### ABOUT THIS EXERCISE
Word for word, restate every line from the one with "scientific name: Bos taurus" through the end of the records below, both included, and add nothing.

### EXTRACTED INFORMATION

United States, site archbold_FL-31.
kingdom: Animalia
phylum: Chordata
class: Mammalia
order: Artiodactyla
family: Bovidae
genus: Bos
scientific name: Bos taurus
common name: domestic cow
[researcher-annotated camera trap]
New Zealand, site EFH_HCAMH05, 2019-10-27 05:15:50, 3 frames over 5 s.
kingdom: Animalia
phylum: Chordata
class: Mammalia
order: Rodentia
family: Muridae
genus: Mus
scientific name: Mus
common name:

### ANSWER SPACE
scientific name: Bos taurus
common name: domestic cow
[researcher-annotated camera trap]
New Zealand, site EFH_HCAMH05, 2019-10-27 05:15:50, 3 frames over 5 s.
kingdom: Animalia
phylum: Chordata
class: Mammalia
order: Rodentia
family: Muridae
genus: Mus
scientific name: Mus
common name:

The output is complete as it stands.